Herd7 and Litmus7 Test Primer

This section gives you an overview of the syntax of litmus tests and how to run them. More comprehensive information on developing and running litmus tests can be found in the diy7 documentation .

For this Learning Path, you use an abbreviated version of the MP.litmus test included in the herd7 online simulator .

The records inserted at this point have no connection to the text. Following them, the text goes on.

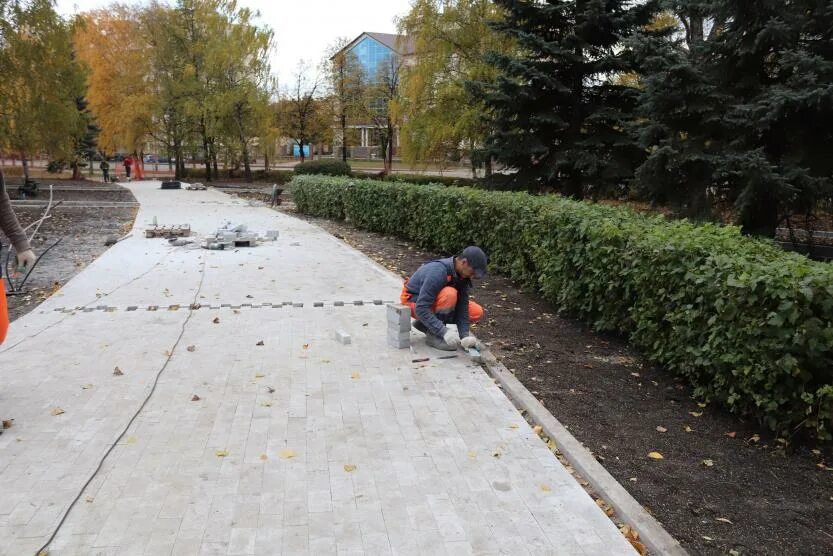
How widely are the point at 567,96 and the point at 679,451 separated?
1221cm

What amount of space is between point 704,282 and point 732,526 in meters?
1.86

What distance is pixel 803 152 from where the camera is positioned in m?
9.57

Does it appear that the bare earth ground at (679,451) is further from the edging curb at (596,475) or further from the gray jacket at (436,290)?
the gray jacket at (436,290)

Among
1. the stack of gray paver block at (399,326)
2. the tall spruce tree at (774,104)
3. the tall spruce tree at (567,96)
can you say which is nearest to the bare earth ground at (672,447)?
the stack of gray paver block at (399,326)

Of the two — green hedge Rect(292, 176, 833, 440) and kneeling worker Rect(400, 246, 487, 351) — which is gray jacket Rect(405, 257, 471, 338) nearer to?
kneeling worker Rect(400, 246, 487, 351)

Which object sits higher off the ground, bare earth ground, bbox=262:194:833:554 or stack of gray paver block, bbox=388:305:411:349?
stack of gray paver block, bbox=388:305:411:349

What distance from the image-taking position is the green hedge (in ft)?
12.2

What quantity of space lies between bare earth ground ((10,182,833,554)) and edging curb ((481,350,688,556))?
0.12 m

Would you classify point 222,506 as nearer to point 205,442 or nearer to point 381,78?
point 205,442

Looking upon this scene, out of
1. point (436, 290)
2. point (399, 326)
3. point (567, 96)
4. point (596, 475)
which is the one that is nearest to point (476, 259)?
point (436, 290)

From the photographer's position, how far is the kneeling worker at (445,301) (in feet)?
18.0

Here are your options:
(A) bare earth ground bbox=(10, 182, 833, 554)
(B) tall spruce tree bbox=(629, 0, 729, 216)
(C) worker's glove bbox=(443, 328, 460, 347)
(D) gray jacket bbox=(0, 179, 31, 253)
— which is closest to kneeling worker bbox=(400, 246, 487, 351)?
(C) worker's glove bbox=(443, 328, 460, 347)

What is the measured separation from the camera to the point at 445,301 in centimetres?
558

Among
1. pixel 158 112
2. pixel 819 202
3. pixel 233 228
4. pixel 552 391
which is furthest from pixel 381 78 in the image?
pixel 552 391
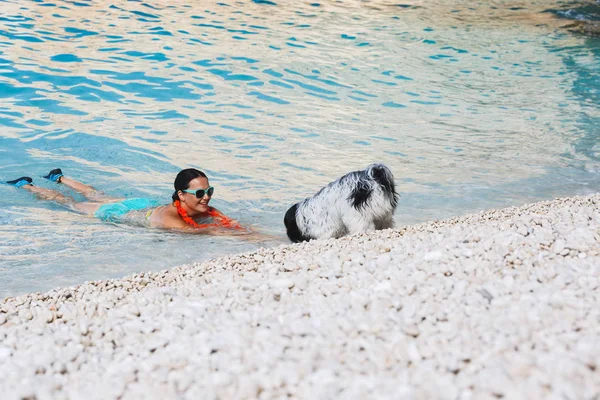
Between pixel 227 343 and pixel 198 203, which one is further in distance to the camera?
pixel 198 203

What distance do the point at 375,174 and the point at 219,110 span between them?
22.1 ft

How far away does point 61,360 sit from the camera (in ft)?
10.0

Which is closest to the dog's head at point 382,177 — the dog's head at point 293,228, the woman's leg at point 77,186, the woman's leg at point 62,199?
the dog's head at point 293,228

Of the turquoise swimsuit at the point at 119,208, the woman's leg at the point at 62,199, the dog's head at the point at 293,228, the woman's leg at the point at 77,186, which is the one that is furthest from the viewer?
the woman's leg at the point at 77,186

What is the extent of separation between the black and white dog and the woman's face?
5.34ft

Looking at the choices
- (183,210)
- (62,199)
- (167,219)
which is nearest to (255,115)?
(62,199)

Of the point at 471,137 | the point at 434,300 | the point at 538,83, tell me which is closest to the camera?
the point at 434,300

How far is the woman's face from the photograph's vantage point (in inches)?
278

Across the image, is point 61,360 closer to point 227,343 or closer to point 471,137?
point 227,343

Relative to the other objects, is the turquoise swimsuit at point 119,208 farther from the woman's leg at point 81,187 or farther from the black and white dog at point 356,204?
the black and white dog at point 356,204

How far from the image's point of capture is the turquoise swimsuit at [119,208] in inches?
287

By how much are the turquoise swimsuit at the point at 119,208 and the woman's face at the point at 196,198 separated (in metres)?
0.66

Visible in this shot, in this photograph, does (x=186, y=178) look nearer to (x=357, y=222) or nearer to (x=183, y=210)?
(x=183, y=210)

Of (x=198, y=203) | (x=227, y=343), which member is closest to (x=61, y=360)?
(x=227, y=343)
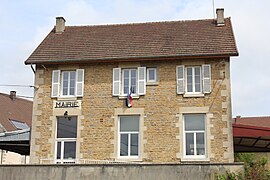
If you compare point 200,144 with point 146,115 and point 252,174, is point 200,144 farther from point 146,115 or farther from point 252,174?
point 252,174

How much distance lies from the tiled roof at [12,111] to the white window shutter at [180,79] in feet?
65.4

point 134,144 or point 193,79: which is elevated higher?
point 193,79

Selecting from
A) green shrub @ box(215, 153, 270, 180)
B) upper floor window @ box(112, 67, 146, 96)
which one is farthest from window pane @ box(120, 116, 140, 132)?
green shrub @ box(215, 153, 270, 180)

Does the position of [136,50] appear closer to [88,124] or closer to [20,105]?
[88,124]

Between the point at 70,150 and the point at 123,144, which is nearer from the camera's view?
the point at 123,144

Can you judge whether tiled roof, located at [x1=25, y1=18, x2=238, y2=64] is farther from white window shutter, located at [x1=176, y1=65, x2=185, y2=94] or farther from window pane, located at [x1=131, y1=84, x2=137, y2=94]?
window pane, located at [x1=131, y1=84, x2=137, y2=94]

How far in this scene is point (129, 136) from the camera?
20422 mm

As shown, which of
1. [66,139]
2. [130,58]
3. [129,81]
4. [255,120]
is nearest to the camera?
[130,58]

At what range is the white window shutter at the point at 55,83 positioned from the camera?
21.3 metres

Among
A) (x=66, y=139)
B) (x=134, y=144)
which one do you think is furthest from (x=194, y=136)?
(x=66, y=139)

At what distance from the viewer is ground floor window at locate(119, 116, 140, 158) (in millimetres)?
20219

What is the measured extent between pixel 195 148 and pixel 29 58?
28.8ft

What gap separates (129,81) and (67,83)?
2923 millimetres

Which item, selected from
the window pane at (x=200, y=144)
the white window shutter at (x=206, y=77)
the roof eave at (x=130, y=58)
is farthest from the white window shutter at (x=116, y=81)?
the window pane at (x=200, y=144)
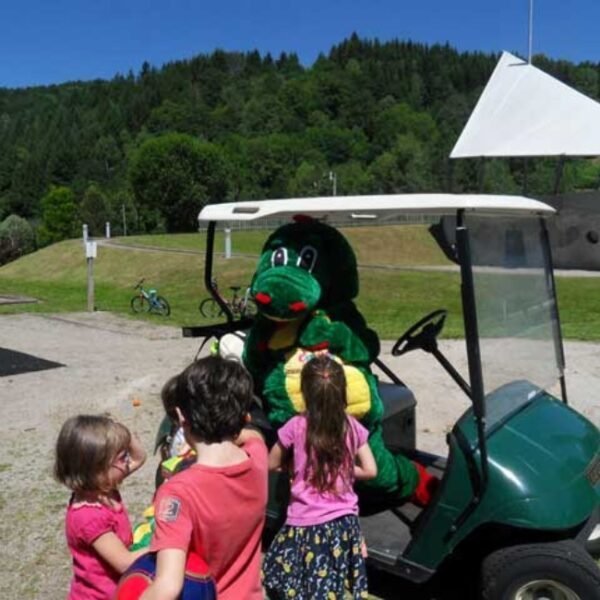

Open a file editor of your choice, and copy the contents below into a file called test.litmus:

    

        
        
AArch64 MP
{
0:X1=x; 0:X3=y;
1:X1=y; 1:X3=x;
}
  P0               |  P1               ;
  MOV    W0,  #1   |  LDR    W0,  [X1] ;
  STR    W0,  [X1] |  LDR    W2,  [X3] ;
  MOV    W2,  #1   |                   ;
  STR    W2,  [X3] |                   ;
exists
(1:X0=1 /\ 1:X2=0)

    

Now inspect this litmus file to gain a better understanding of the assembly code:

Architecture and Test Code

  • The first line sets the target architecture of this test, which is AArch64. This is required because the diy7 tool supports architectures other than Arm. After the architecture label is MP which is a label that gives this test its name. MP stands for “Message Passing”.
    • In short, the first line states: “This is a test for AArch64 called MP”.

Thread Definitions

  • This test defines two threads P0 and P1. It is possible to define more threads than just two, but in this Learning Path you work with only two threads to avoid increasing complexity.

Initial State Setup

  • The lines between the brackets ( {..} ) determine the initial state of the CPU registers for this test.
    • 0:X1=x; 0:X3=y; defines the initial state for P0.
      • Register X1 holds memory address x.
      • Register X3 holds memory address y.
    • 1:X1=y; 1:X3=x; defines the initial state for P1.
      • Register X1 holds memory address y.
      • Register X3 holds memory address x.
    • Any registers and memory addresses not listed in between these brackets are initialized to 0.
    • The memory address x contains the message to pass, while the memory address y is the message ready flag.

Assembly Code for Threads

  • Below the brackets you see the assembly snippets for P0 and P1.
    • P0:
      • The first MOV and STR writes a 1 into memory address x (the payload).
      • The second MOV and STR writes a 1 into memory address y (the flag).
    • P1:
      • The first LDR reads the address y (the flag). The value of the flag is stored in register W0:
      • The second LDR reads the address x (the payload). The value of the payload is stored in register W2.
      • Notice that you are not looping on the flag in the same way as would normally be done in a message passing scenario. You will explore loops in the next section.

Test Condition

  • The last two lines show a test condition. This test condition asks the question:
    • “On P1, is it possible to observe register W0 (the flag) set to 1 AND register W2 (the payload) set to 0?”
      • Wait…but the condition uses register names X0 and X2, not W0 and W2. See the note below for more.
    • In this condition check syntax, /\ is a logical AND, while \/ is a logical OR.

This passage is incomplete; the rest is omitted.